Every minute or two (though minutes are no longer evenly divided but float like globs of fat in water) Yuji holds out his cup and watches her replenish it. Now and then she lets him fill a cup for her. He wants to make her drunk — as drunk as he is himself. Then they will be helpless as children, and the worst that could happen is they wake in a pile on the mat together, daylight streaming through the window. He doesn’t mind that. What worries him is that she’s been given orders — by the hostess, by Makiyama even — to do something with him (or whichever of the men shows a taste for her). He steals glances at her while she pours for him, and sees, with inebriated clarity, that what is natural in her, her youth — she’s several years younger than him — her laboured, youthful interest in him, is not yet entirely sunk in artifice or the fatigue of her trade. She has little in common, then — little beyond the obvious — with the woman in the room behind Yokohama Docks, but it’s her he starts to think of now, of the hour he spent with her after the negotiations with Momoyo’s family had failed and in his anger, in the violence of his disappointment, he had set out to prove that love was an itch any man could satisfy by spending a few yen.

The place he chose, a street of unlicensed women, he had heard about from a student bragging at the university, and though it meant a train ride it also offered anonymity, for in Tokyo, a city where one is always running into the same people, where coincidences grow like bindweed (read Kafu), who knew who might, at the wrong moment, look out of a restaurant window, a passing taxi. .

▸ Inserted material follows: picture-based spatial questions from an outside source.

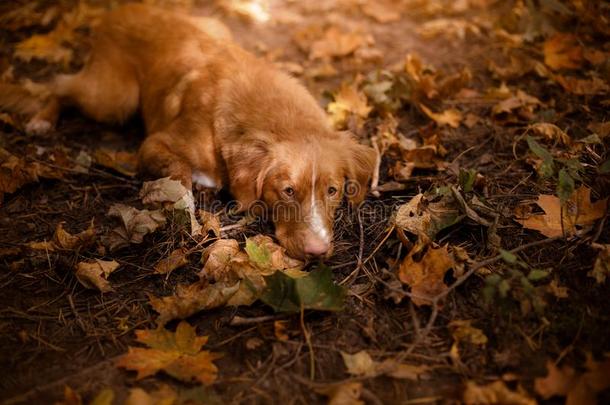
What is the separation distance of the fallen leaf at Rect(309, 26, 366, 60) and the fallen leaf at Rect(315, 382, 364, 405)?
412 cm

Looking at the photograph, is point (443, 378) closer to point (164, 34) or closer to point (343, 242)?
point (343, 242)

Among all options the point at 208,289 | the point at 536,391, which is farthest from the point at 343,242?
the point at 536,391

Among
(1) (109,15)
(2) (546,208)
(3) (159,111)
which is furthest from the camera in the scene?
(1) (109,15)

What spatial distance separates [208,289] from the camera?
2.66 meters

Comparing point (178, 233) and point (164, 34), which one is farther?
point (164, 34)

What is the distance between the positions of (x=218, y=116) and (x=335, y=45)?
2516 millimetres

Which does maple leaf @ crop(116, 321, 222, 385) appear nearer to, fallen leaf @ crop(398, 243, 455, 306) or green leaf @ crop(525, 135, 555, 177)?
fallen leaf @ crop(398, 243, 455, 306)

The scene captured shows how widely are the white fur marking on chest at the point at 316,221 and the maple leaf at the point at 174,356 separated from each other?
3.09 feet

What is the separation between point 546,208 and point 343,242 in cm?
123

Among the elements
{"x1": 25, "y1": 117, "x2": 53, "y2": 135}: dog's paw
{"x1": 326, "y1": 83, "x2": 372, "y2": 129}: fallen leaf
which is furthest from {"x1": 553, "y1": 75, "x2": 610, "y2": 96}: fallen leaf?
{"x1": 25, "y1": 117, "x2": 53, "y2": 135}: dog's paw

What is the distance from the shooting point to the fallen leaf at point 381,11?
6.42 metres

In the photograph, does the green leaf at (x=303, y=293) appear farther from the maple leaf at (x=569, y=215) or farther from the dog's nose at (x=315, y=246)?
the maple leaf at (x=569, y=215)

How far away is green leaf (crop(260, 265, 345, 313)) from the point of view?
8.09ft

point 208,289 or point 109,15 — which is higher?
point 109,15
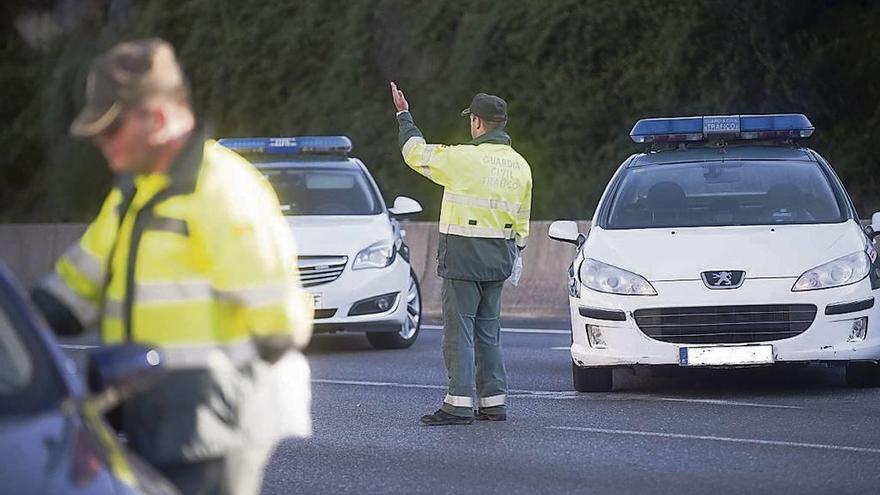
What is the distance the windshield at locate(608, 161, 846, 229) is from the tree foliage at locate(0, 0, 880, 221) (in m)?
10.2

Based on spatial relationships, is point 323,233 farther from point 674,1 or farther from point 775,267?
point 674,1

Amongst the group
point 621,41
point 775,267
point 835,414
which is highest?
point 621,41

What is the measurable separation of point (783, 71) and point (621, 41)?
3.00m

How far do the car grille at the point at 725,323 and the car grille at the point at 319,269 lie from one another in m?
4.43

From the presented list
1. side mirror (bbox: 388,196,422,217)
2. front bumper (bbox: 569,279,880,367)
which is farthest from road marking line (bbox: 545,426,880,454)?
side mirror (bbox: 388,196,422,217)

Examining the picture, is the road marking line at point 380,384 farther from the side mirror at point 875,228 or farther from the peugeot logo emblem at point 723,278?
the side mirror at point 875,228

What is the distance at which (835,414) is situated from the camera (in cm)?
1138

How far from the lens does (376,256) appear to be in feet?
53.4

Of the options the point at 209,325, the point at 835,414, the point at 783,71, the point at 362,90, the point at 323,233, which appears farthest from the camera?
the point at 362,90

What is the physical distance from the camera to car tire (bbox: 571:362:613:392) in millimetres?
12664

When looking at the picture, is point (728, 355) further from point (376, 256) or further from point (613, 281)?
point (376, 256)

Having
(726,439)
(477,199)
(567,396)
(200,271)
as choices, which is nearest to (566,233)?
(567,396)

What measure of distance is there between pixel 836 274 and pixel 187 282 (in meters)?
8.09

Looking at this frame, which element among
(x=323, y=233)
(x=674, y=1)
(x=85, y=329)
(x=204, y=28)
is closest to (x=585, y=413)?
(x=323, y=233)
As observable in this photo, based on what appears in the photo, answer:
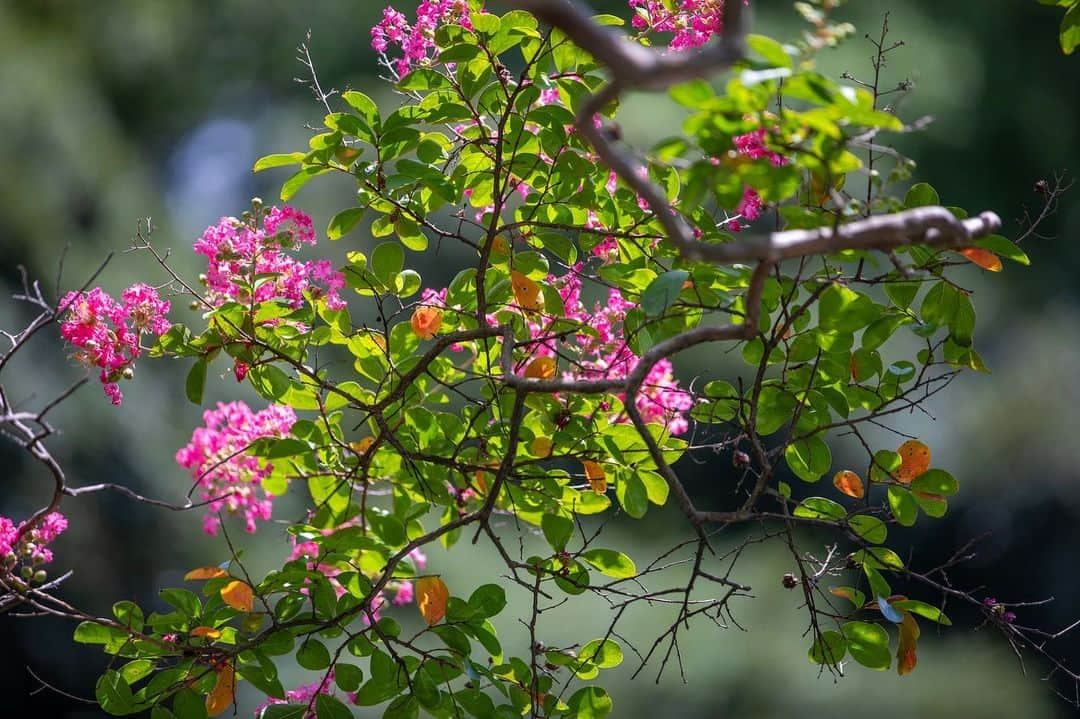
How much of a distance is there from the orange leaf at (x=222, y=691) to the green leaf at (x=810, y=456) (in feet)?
2.54

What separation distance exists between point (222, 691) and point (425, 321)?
0.55 metres

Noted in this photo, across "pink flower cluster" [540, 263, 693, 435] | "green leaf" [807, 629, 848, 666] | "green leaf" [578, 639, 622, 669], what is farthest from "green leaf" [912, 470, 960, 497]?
"green leaf" [578, 639, 622, 669]

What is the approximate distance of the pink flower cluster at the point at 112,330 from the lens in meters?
1.54

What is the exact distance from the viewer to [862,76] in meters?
6.19

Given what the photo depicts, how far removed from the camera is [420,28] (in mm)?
1591

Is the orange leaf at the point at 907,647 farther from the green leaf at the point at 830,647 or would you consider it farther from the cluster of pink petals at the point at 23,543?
the cluster of pink petals at the point at 23,543

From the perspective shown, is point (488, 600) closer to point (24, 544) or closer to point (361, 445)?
point (361, 445)

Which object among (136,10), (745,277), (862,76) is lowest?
(862,76)

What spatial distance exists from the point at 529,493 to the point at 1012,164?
264 inches

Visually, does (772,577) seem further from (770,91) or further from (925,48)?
(770,91)

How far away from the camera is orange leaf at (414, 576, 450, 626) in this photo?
1.55 meters

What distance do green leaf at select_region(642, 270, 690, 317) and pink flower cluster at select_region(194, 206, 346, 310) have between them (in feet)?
1.76

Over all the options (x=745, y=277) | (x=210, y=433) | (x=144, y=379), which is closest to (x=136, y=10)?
(x=144, y=379)

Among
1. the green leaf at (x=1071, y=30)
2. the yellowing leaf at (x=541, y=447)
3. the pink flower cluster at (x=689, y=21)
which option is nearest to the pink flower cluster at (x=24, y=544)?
the yellowing leaf at (x=541, y=447)
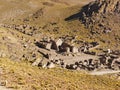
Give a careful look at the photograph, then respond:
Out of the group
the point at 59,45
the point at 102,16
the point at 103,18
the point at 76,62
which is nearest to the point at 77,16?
the point at 102,16

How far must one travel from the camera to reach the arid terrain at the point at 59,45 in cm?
4583

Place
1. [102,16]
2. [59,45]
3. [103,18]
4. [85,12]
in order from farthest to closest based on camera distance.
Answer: [85,12], [102,16], [103,18], [59,45]

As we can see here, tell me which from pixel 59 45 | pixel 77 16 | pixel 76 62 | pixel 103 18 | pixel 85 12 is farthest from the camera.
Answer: pixel 77 16

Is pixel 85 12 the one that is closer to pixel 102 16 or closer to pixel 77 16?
pixel 77 16

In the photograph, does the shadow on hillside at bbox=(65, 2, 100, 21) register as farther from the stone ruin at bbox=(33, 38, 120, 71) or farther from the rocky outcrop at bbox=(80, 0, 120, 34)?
the stone ruin at bbox=(33, 38, 120, 71)

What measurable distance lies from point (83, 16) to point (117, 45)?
111ft

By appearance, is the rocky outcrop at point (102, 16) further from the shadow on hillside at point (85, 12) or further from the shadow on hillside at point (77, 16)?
the shadow on hillside at point (77, 16)

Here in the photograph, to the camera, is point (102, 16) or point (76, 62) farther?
point (102, 16)

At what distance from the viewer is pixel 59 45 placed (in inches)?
3575

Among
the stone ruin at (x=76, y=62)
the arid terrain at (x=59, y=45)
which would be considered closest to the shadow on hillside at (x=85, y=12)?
the arid terrain at (x=59, y=45)

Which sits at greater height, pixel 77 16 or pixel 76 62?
pixel 77 16

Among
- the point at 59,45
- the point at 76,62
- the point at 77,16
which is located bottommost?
the point at 76,62

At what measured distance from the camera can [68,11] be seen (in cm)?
16450

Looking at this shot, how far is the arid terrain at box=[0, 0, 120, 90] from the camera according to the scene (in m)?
45.8
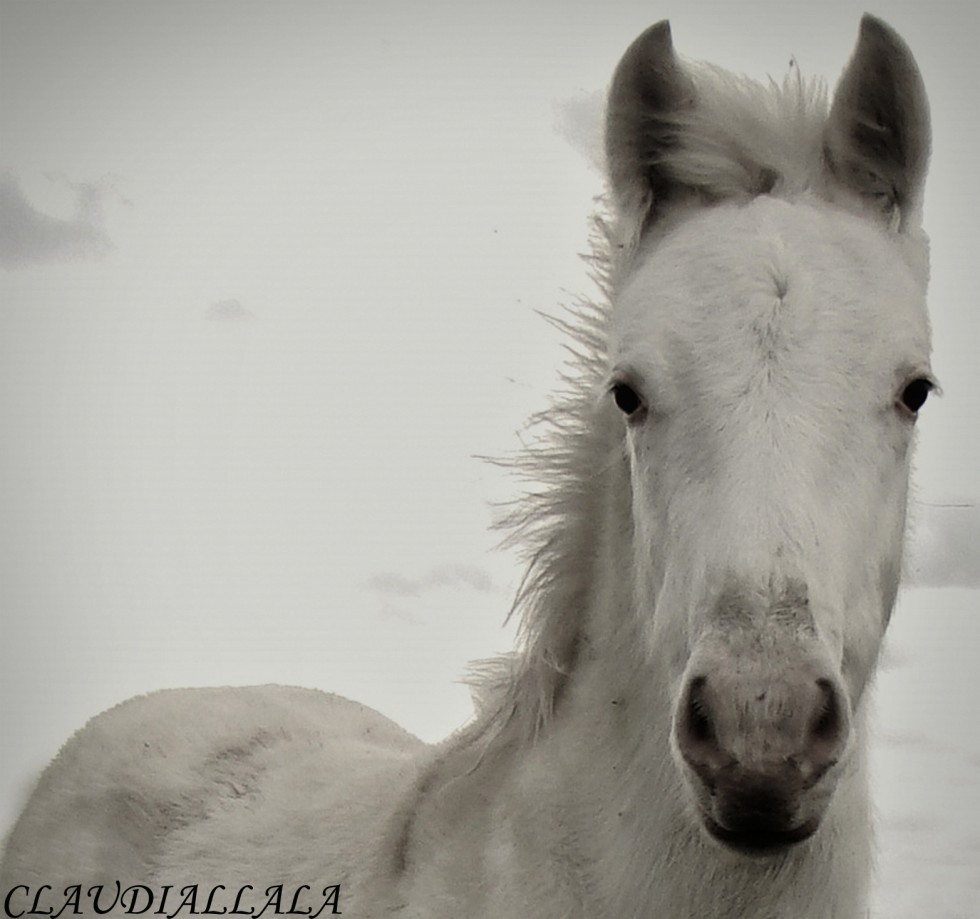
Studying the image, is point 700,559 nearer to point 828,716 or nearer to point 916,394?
point 828,716

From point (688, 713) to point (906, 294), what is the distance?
1.14 metres

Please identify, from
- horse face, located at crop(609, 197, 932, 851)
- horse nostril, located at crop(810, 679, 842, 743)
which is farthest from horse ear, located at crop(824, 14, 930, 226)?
horse nostril, located at crop(810, 679, 842, 743)

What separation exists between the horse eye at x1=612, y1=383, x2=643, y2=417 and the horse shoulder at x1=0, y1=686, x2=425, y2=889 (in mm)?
1465

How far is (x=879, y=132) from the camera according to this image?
9.21ft

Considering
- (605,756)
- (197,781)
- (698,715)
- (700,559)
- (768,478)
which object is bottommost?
(197,781)

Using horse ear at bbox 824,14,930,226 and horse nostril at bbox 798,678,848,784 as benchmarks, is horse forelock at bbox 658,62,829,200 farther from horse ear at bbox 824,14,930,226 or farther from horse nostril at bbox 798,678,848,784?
horse nostril at bbox 798,678,848,784

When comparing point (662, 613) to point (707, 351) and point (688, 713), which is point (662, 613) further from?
point (707, 351)

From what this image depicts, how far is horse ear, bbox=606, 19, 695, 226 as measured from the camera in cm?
284

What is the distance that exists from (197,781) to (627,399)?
8.40ft

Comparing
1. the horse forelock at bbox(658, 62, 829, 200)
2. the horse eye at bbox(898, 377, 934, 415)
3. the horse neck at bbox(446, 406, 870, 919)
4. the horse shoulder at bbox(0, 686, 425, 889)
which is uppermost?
the horse forelock at bbox(658, 62, 829, 200)

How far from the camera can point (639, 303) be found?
8.43ft

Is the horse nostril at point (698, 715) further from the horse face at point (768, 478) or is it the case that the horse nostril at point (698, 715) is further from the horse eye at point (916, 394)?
the horse eye at point (916, 394)

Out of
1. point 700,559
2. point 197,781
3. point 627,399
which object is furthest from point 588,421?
point 197,781

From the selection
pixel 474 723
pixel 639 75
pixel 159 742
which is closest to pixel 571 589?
pixel 474 723
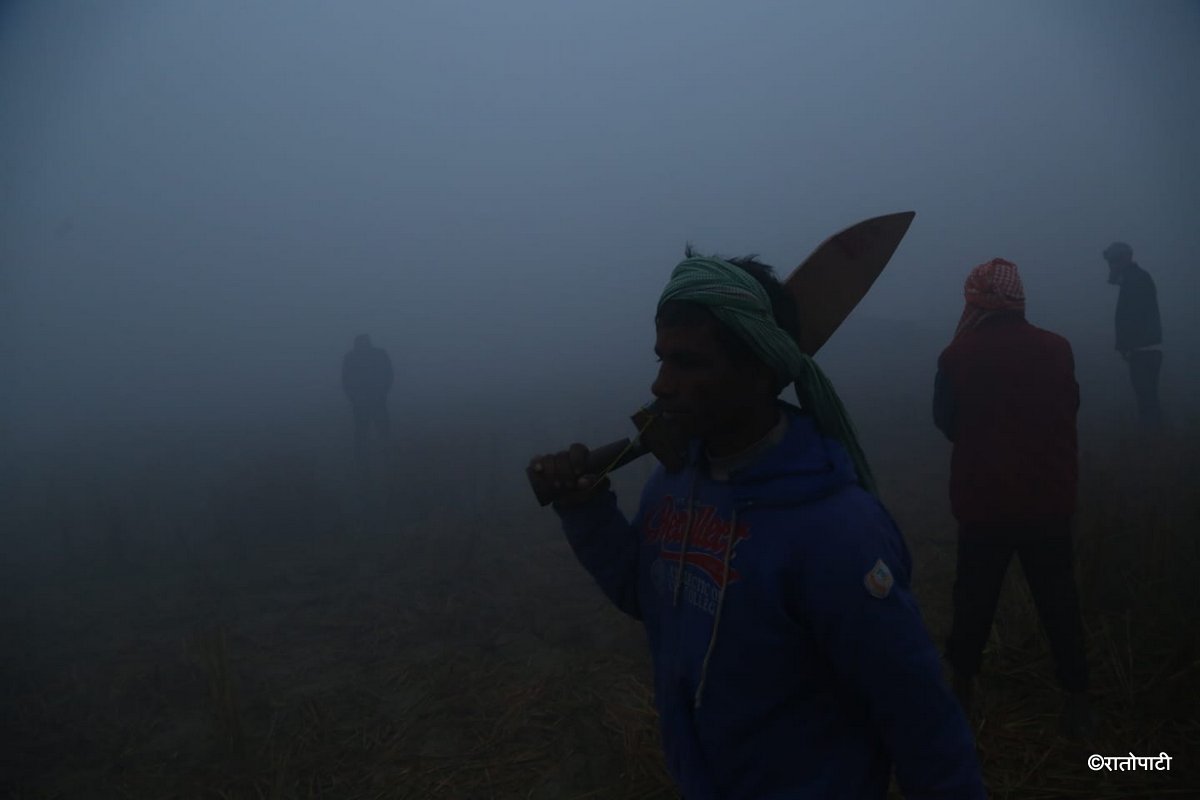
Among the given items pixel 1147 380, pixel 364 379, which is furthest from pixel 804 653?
pixel 364 379

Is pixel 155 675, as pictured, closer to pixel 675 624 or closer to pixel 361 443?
pixel 675 624

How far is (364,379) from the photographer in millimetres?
10453

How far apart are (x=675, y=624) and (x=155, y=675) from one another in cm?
461

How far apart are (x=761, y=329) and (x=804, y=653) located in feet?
1.95

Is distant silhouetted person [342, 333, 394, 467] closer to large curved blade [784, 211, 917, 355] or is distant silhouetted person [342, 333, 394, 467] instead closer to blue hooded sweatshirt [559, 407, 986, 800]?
large curved blade [784, 211, 917, 355]

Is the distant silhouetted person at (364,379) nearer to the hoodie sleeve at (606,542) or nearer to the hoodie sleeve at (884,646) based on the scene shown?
the hoodie sleeve at (606,542)

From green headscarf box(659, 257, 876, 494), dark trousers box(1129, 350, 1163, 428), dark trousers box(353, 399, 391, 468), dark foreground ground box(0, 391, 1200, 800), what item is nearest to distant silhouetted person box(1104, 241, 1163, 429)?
dark trousers box(1129, 350, 1163, 428)

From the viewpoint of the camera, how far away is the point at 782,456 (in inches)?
50.6

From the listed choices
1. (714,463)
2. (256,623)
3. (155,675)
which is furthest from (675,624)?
(256,623)

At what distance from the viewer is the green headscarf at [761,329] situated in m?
1.31

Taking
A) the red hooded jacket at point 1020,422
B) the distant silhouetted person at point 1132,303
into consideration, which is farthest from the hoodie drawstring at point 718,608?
the distant silhouetted person at point 1132,303

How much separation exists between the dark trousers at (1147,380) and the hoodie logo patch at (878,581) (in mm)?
8465

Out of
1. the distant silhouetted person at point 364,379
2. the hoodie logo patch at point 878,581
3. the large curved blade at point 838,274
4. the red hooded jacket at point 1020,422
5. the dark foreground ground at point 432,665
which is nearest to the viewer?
the hoodie logo patch at point 878,581

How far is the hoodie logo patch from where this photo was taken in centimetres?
113
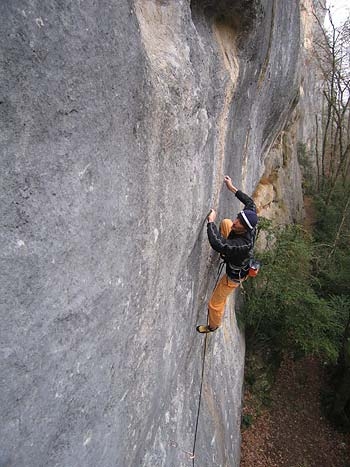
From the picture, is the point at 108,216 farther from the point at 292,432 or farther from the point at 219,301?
the point at 292,432

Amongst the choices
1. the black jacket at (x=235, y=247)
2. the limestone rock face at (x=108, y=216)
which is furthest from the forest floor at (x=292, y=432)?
the black jacket at (x=235, y=247)

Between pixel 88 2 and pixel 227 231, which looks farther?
pixel 227 231

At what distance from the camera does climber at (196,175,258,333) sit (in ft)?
15.5

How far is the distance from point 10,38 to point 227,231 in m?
4.11

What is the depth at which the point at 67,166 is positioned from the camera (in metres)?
2.35

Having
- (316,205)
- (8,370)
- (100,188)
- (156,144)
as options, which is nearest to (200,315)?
Result: (156,144)

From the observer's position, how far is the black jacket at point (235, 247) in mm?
4633

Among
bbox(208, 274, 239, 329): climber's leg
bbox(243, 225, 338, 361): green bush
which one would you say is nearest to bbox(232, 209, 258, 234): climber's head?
bbox(208, 274, 239, 329): climber's leg

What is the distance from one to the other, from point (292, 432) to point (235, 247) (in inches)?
259

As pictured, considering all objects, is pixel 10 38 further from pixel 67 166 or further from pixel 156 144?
pixel 156 144

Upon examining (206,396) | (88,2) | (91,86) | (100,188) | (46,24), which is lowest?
(206,396)

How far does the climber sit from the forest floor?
465 cm

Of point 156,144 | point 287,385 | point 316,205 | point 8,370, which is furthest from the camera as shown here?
point 316,205

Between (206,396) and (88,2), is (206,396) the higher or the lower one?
the lower one
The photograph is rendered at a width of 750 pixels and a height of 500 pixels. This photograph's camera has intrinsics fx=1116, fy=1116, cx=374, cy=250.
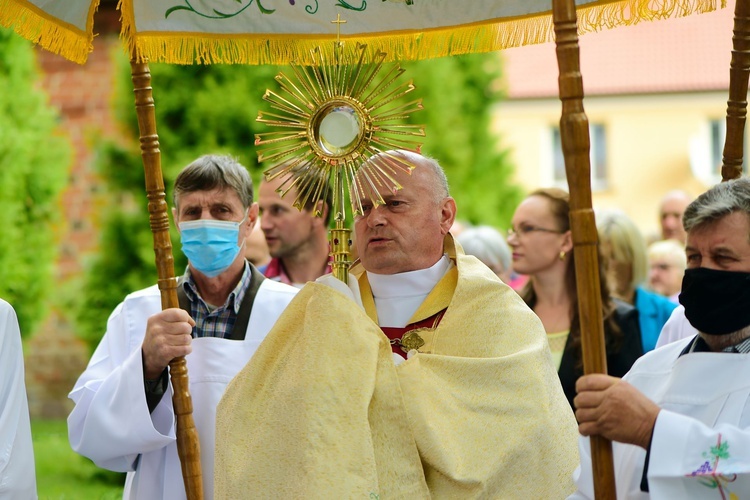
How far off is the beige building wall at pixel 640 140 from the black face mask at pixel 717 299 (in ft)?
75.7

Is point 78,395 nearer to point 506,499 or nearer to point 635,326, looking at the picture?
point 506,499

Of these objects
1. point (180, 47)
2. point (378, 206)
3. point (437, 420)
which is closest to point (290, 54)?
point (180, 47)

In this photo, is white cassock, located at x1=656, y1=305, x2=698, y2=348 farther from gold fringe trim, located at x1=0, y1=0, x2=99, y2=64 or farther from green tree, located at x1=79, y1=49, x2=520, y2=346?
green tree, located at x1=79, y1=49, x2=520, y2=346

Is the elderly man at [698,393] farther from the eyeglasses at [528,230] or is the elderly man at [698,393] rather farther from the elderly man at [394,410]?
the eyeglasses at [528,230]

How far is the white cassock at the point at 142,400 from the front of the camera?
4113 mm

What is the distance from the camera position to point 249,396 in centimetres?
336

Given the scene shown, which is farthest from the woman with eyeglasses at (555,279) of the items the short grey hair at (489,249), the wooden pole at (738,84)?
the wooden pole at (738,84)

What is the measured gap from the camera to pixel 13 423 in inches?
156

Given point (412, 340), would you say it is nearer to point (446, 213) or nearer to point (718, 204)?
point (446, 213)

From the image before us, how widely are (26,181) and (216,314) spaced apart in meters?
6.51

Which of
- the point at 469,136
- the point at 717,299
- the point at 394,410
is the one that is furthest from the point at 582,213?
the point at 469,136

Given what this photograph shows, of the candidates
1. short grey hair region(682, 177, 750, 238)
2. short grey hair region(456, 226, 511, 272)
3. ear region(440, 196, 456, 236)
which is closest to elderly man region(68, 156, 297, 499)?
ear region(440, 196, 456, 236)

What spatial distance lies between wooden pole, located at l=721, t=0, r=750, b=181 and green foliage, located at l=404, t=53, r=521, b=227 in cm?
923

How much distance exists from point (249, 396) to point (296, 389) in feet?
0.68
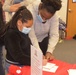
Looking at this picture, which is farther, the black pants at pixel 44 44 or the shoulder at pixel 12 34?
the black pants at pixel 44 44

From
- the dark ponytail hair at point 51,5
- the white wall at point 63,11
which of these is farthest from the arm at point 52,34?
the white wall at point 63,11

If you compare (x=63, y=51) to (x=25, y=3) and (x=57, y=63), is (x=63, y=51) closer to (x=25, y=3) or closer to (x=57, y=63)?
(x=25, y=3)

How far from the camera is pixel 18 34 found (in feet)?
5.38

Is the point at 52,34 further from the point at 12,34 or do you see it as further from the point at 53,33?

The room he finally entered — he had walked the length of that street a dozen times, building his resolve — had nothing but a narrow mattress on the floor, and walls so thin any passing sailor could have punched a hole and watched the woman laugh at him, his ignorance. She called him, as she unbuttoned his shirt, her ‘little virgin’, and when, hotly, he protested this, telling her how his mother’s friend Mrs Sasaki, under the guise of giving him some of her deceased husband’s good clothes, had, shortly after his nineteenth birthday, made him ‘a man who knows women’, she applauded with her fingertips, crying, ‘So you’ve done it once! With one of Mama’s friends! Congratulations!’ And with this woman, with her gold teeth, her tongue like a stick, he let himself be intimate, had lain on her, gasping and writhing as though swimming through sewage.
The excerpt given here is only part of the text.